Note: This sounds a lot like homework. In real life for those sizes first option will be slightly faster, but this only applies to this concrete example, nested loops, bigger arrays or specially smaller cache sizes would have a significant impact in performance depending on the order.
The first one will be faster. The compiler will not need to repeat the loop twice. Although not much work, bu some cycles are lost on incrementing the cycle variable and performing the check condition.
For me (GCC -O3) measuring shows that the second version is faster by some 25%, which can be explained with more efficient memory access pattern (all memory accesses are close to each other, not all over the place). Of course you'll need to repeat the operation thousands of times before the difference becomes significant.
I also tried std::accumulate from the numeric header which is the simple way to implement the second version and was in turn a tiny amount faster than the second version (probably due to more compiler-friendly looping mechanism?):
sumA = std::accumulate(a, a + 10000, 0);
sumB = std::accumulate(b, b + 10000, 0);
The first one will be faster because you loop from 1 to 10000 only one time.
C++ Standard says nothing about it, it is implementation dependent.

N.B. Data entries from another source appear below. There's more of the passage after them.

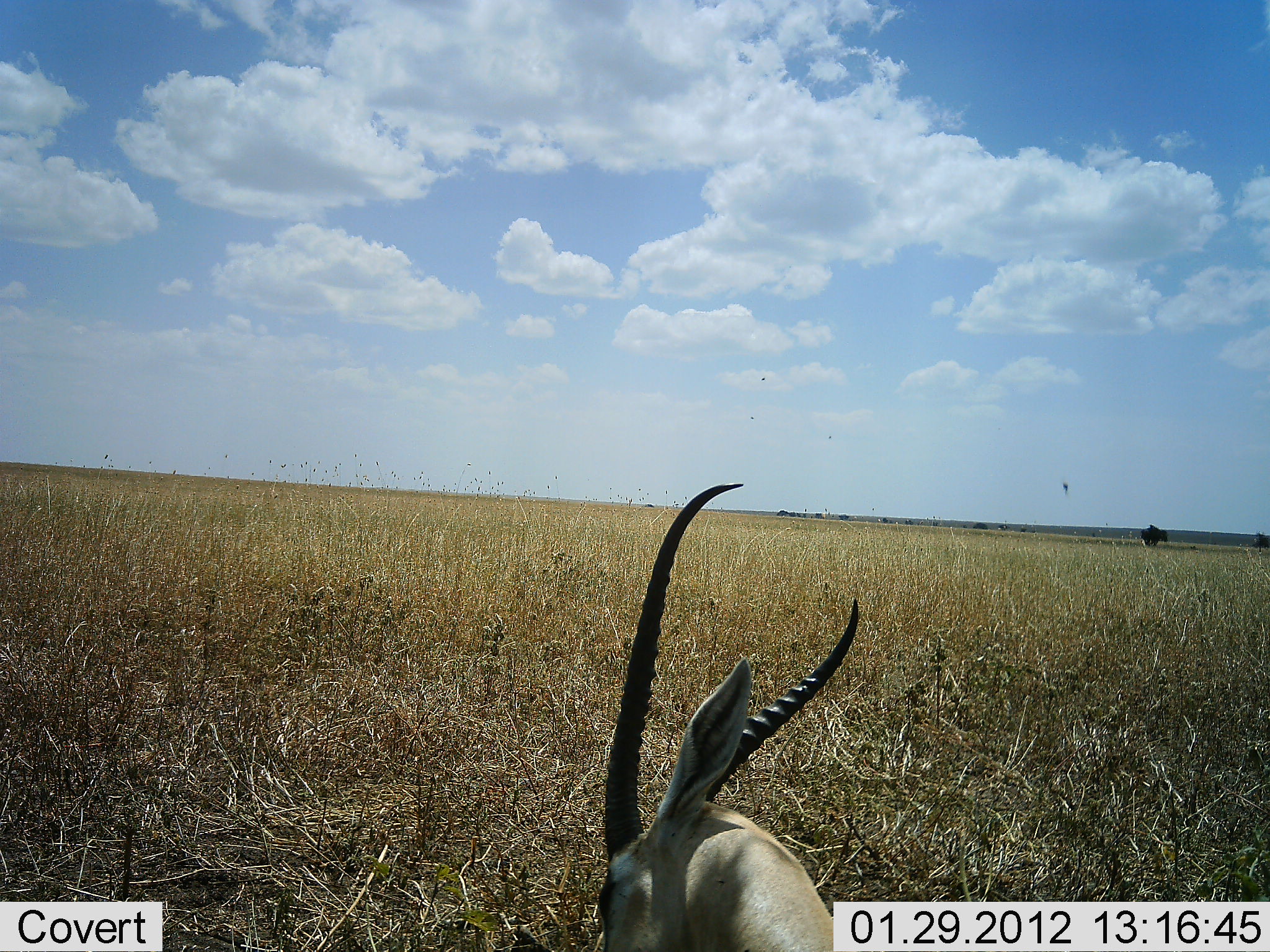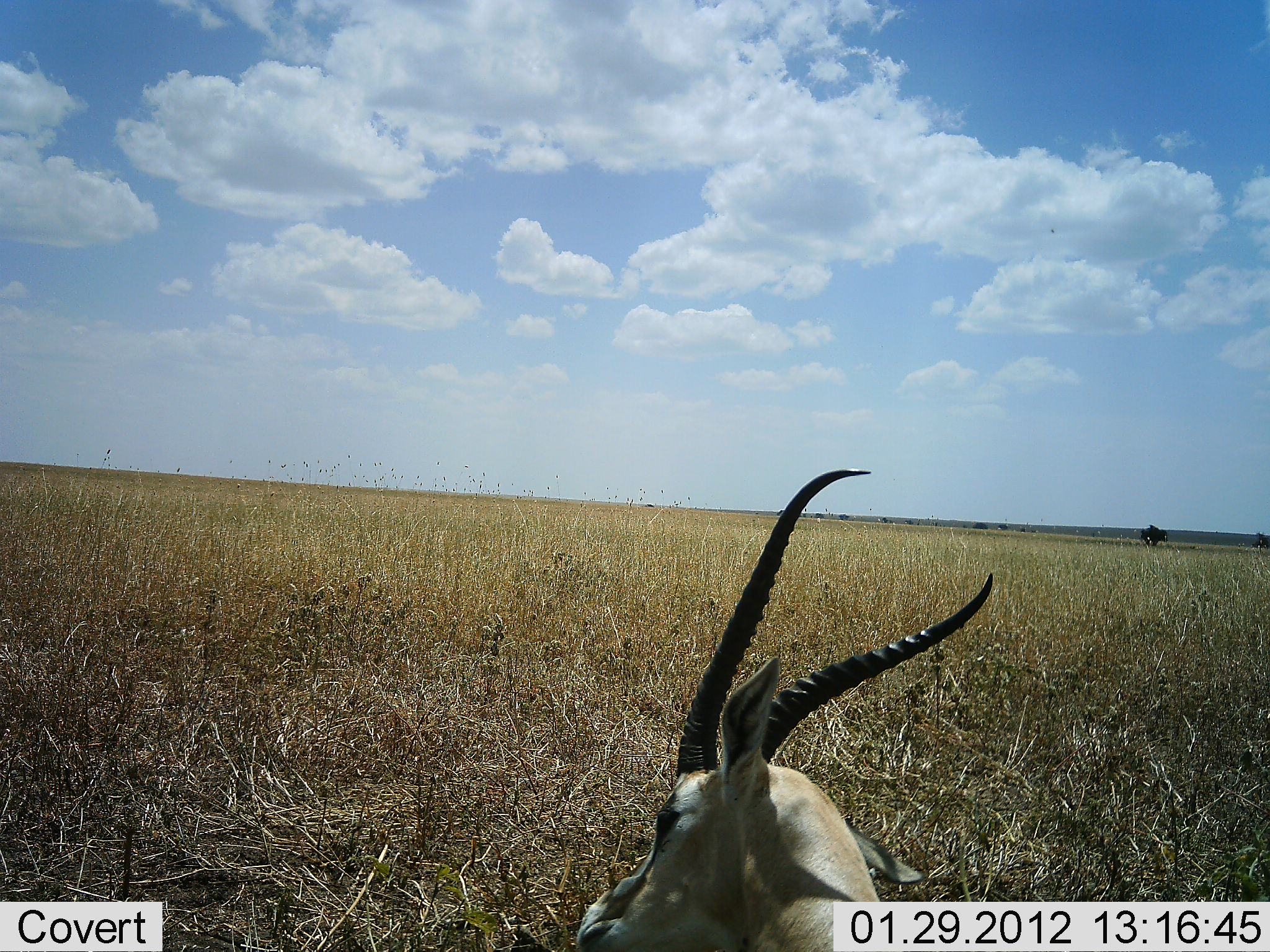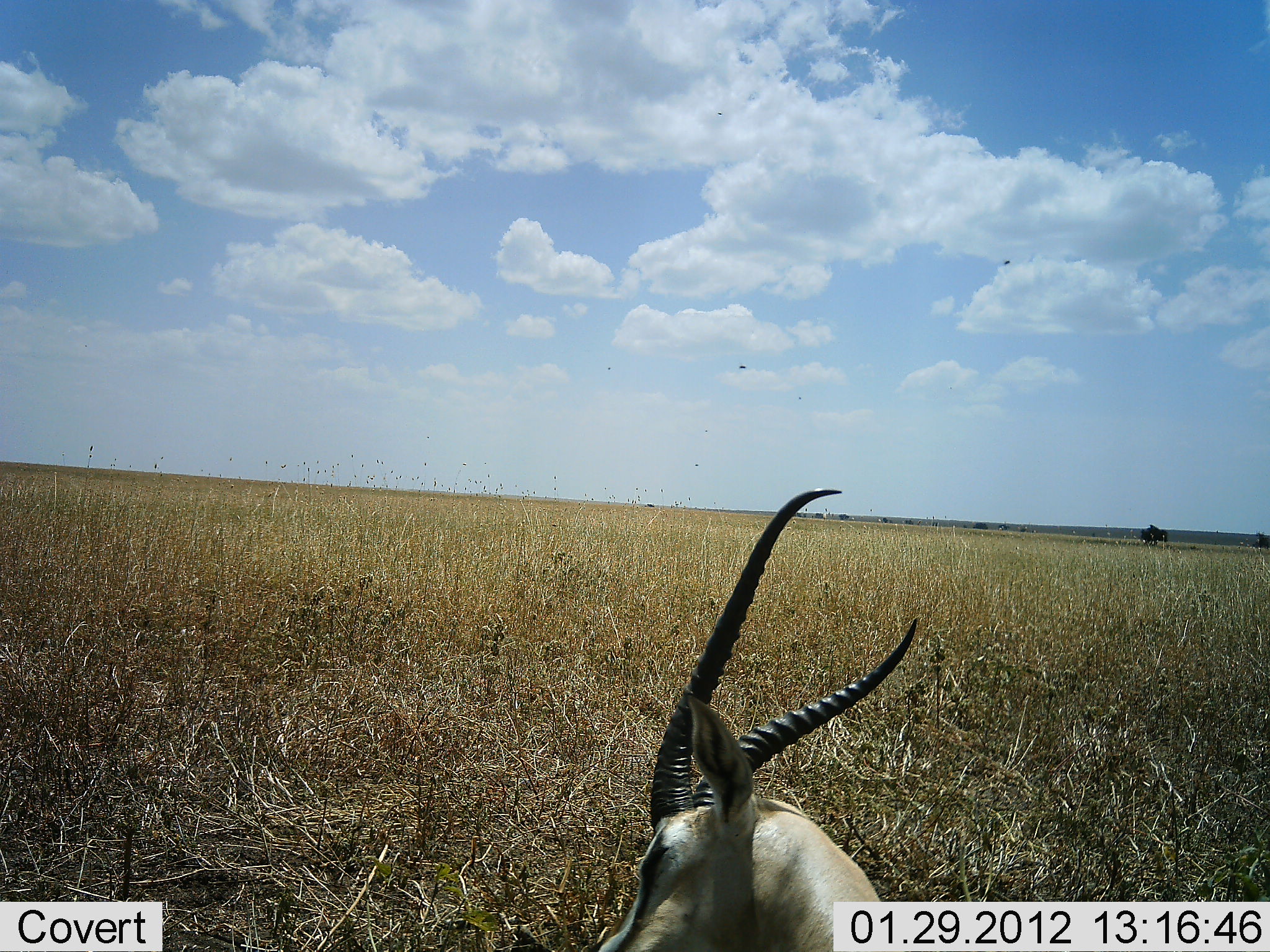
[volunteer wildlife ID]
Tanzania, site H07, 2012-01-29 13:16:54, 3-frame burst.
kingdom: Animalia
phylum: Chordata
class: Mammalia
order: Artiodactyla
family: Bovidae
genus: Nanger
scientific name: Nanger granti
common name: grant's gazelle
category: gazellegrants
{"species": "gazellegrants (grant's gazelle) (Nanger granti)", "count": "1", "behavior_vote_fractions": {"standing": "28%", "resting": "72%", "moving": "0%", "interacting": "0%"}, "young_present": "0%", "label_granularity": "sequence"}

It is looks like you are trying to do premature optimization. It is shouldn't bother you until it is not a bottleneck in your program. If it so, you should use some profiler to find out which one will be faster on certain platform.
Until that, I'd prefer first variant because it looks more readable (or better std::accumulate).
If the data type size is enough large not to cache both variables (as example 1), but single variable (example 2), then the code of first example will be slower than the code of second example.
Otherwise code of first example will be faster than the second one.
The first one will probably be faster. The memory access pattern will allow the (modern) CPU to manage the caches efficiently (prefetch), even while accessing two arrays.
Much faster if your CPU allows it and the arrays are aligned: use SSE3 instructions to process 4 int at a time.
If you meant a[i] instead of a[10000] (and for b, respectively) and if your compiler performs loop distribution optimizations, the first one will be exactly the same as the second. If not, the second will perform slightly better.
If a[10000] is intended, then both loops will perform exactly the same (with trivial cache and flow optimizations).
Food for thought for some answers that were voted up: how many additions are performed in each version of the code?